Human Autocomplete is Biased
Observer is the Observed.
I don’t know anything about soccer. But every time I watch a game, I am struck by how people watching the same game can reach two completely different conclusions on the same play.
(Was that a penalty? Argentina and France fans likely disagree.)
Part of the problem is our hardware. Our brains can process somewhere between 10 and 50 bits per second. So a key design principle in human architecture is human autocomplete (well before Google and AI researchers coined the term). We fill in the blanks based on our ex-ante opinions, beliefs, and values (i.e., it’s biased based on our pre-training data).
There is nothing wrong with this architecture. It’s actually very computationally efficient. Imagine a soccer player trying to think from first principles every time they kick the ball. They would be paralyzed! Or if you were a prehistoric hunter-gatherer, if you took the time to analyze every growl, you would quite likely become human lunch meat for your area Lion! Human autocomplete is a good, efficient system design that has been bred into us through evolution.
But sometimes efficiency is the enemy. For a football game, maybe the stakes are not so high. Fans may be predisposed to support their team. And even if the umpires make the wrong call, the teams will go on to play another day. But sometimes the stakes are higher.
Take the trolley problem. If a self-driving car has to choose between damaging a building or killing a human, the programming is clear. Damage the building and save the human. But what if the alternatives are less clear? — let’s say the alternatives are kill a cat vs. a dog. If you surveyed cat fans, they might be predisposed to saving their feline friends, and dog fans, vice versa. Strip away all the dramatics, and the trolley problem is a simple question: what do you value more? And why?
Our values are derived from a mixture of our beliefs, lived experience, and authorities we subscribe to, among other things. Some value judgments are easy and universal, such as the notion that human life is more valuable than a building. But others are more subjective and biased based where we come from, who we are and the authority figures we subscribe to (e.g., church, sports team or other ideological affiliation).
Maybe this is all very obvious. But in this world of polarized responses to bits of (mis)-information, it’s worth revisiting the mechanistic aspects of Human Autocomplete. Competing judgments we hear on the same set of facts are not a sign that there is no truth (as some have claimed). It is more of a symptom of the underlying machinery. The observer is the observed.

[Collected data]
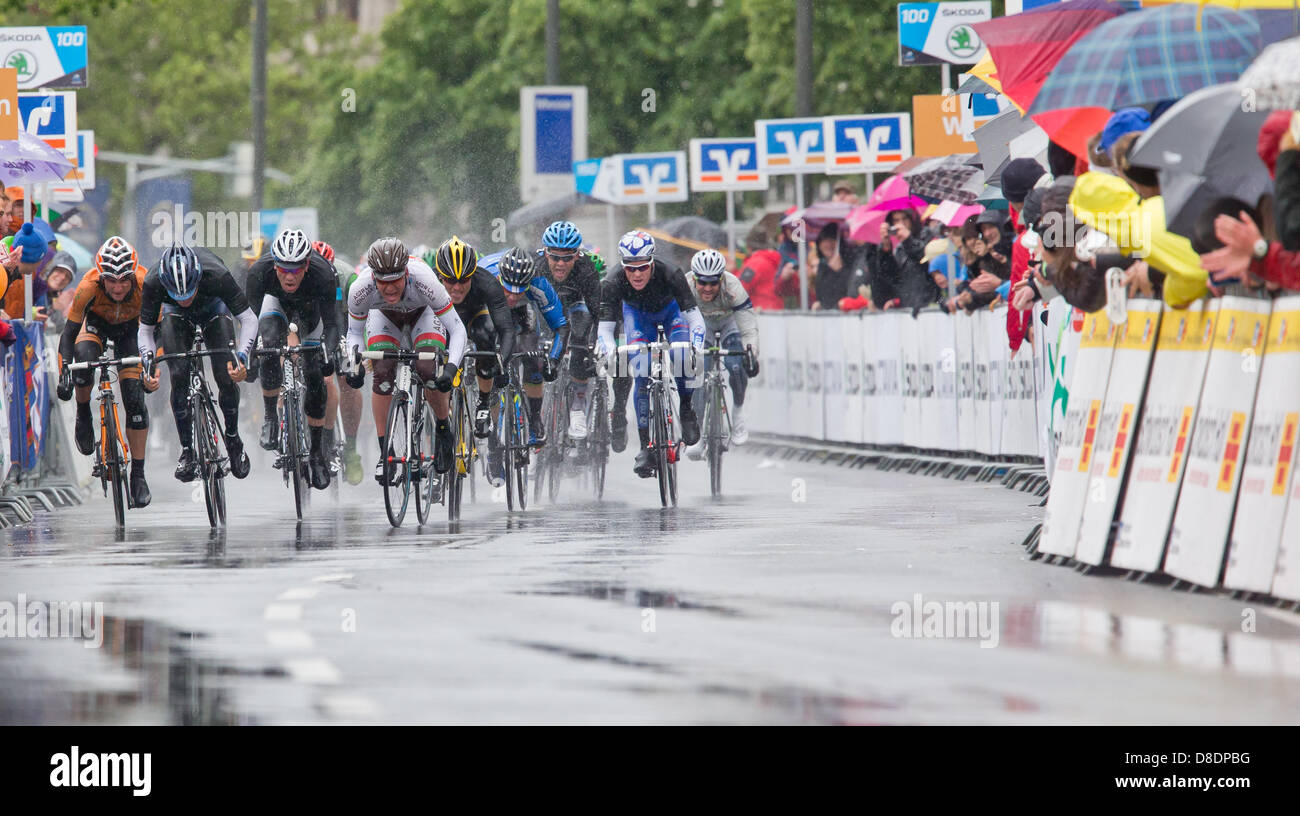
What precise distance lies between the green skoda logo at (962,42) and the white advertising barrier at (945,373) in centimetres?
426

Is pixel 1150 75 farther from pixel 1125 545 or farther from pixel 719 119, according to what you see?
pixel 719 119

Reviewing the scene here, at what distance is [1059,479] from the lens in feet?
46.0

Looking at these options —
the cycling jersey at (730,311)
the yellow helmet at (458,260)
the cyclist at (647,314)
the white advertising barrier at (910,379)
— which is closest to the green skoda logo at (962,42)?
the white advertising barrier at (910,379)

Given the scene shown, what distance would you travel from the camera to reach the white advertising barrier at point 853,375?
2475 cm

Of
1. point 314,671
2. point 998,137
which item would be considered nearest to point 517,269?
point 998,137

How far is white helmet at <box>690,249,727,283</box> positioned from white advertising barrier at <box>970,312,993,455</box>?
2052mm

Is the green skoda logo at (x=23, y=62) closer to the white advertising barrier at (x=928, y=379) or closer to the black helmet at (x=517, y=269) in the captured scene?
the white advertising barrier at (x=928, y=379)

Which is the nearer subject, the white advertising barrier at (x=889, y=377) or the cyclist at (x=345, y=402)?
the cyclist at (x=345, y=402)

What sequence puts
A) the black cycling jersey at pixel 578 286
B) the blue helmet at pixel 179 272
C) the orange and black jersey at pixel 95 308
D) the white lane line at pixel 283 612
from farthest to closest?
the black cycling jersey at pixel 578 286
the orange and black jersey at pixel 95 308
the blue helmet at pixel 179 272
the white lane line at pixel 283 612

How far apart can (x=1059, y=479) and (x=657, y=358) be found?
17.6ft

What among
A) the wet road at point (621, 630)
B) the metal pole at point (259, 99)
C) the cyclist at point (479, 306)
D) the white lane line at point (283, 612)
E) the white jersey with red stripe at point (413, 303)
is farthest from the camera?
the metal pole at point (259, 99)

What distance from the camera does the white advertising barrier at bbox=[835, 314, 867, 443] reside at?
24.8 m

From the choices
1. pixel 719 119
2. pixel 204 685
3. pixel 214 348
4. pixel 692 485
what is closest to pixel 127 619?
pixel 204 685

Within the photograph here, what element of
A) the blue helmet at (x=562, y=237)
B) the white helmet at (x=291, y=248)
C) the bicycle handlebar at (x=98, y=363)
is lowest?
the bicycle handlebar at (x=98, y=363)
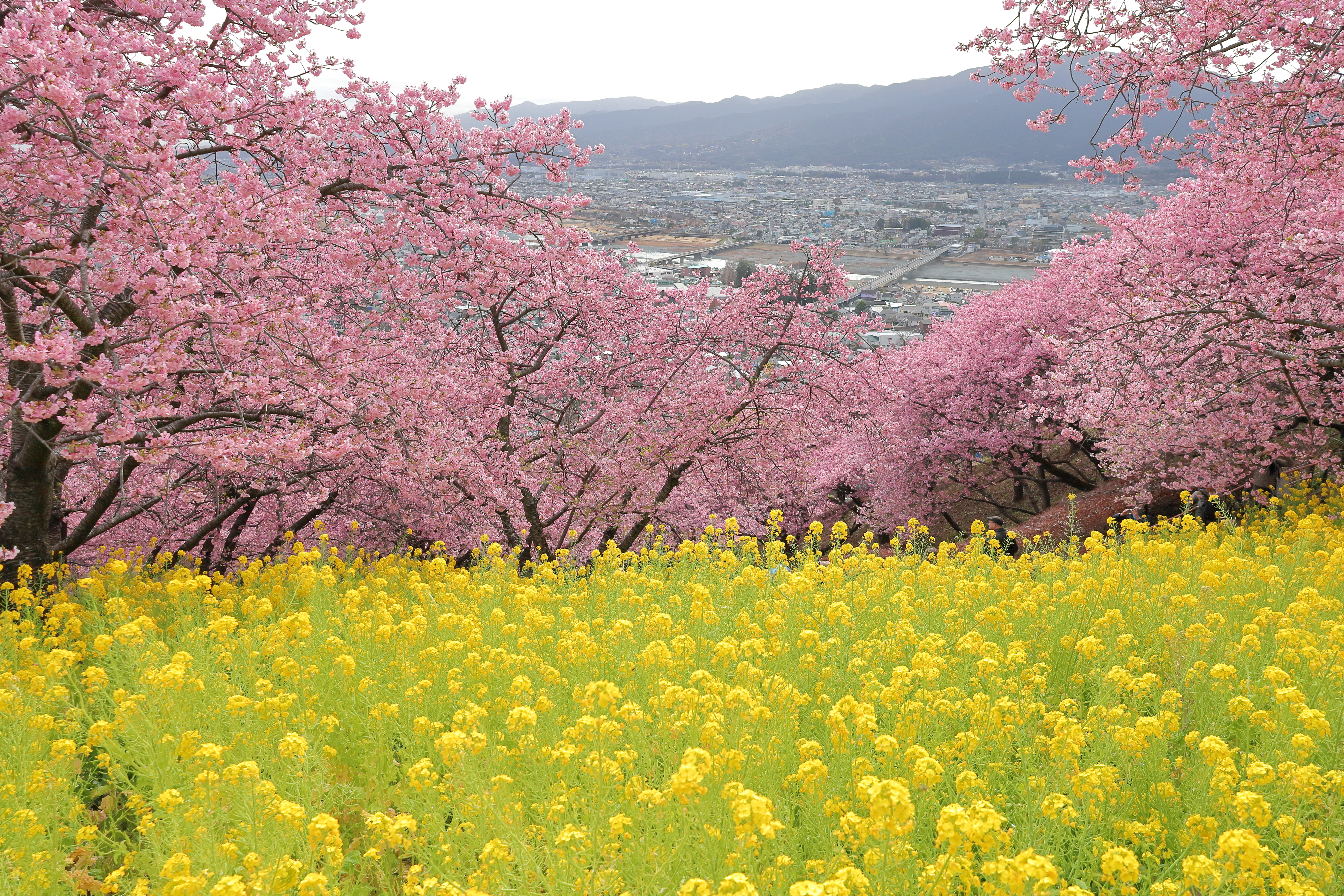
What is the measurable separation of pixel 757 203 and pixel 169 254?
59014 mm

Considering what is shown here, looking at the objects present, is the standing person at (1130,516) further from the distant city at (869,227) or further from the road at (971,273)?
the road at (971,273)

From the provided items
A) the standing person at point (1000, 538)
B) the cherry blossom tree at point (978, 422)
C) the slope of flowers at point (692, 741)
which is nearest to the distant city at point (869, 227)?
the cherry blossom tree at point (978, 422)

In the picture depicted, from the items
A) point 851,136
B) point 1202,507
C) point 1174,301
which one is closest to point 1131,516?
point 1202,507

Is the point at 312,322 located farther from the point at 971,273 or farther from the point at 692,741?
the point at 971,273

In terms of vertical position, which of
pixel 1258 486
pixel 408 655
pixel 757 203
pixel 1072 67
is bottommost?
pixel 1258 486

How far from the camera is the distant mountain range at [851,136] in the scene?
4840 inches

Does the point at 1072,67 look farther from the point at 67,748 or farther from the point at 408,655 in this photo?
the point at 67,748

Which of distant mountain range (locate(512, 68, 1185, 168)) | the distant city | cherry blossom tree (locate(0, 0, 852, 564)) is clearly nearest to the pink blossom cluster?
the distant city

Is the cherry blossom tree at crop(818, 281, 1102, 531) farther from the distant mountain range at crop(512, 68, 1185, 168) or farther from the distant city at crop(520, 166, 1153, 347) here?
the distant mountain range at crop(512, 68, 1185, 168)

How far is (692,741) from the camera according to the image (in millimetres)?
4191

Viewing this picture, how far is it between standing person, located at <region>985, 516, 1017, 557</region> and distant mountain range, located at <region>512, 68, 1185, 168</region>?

## REQUIRED ACTION
Can you repeat the essay on human autocomplete word for word between "Part of the" and "us through evolution.", inclusive? Draw only on the essay on human autocomplete, not on the material.

## TASK SOLUTION
Part of the problem is our hardware. Our brains can process somewhere between 10 and 50 bits per second. So a key design principle in human architecture is human autocomplete (well before Google and AI researchers coined the term). We fill in the blanks based on our ex-ante opinions, beliefs, and values (i.e., it’s biased based on our pre-training data).
There is nothing wrong with this architecture. It’s actually very computationally efficient. Imagine a soccer player trying to think from first principles every time they kick the ball. They would be paralyzed! Or if you were a prehistoric hunter-gatherer, if you took the time to analyze every growl, you would quite likely become human lunch meat for your area Lion! Human autocomplete is a good, efficient system design that has been bred into us through evolution.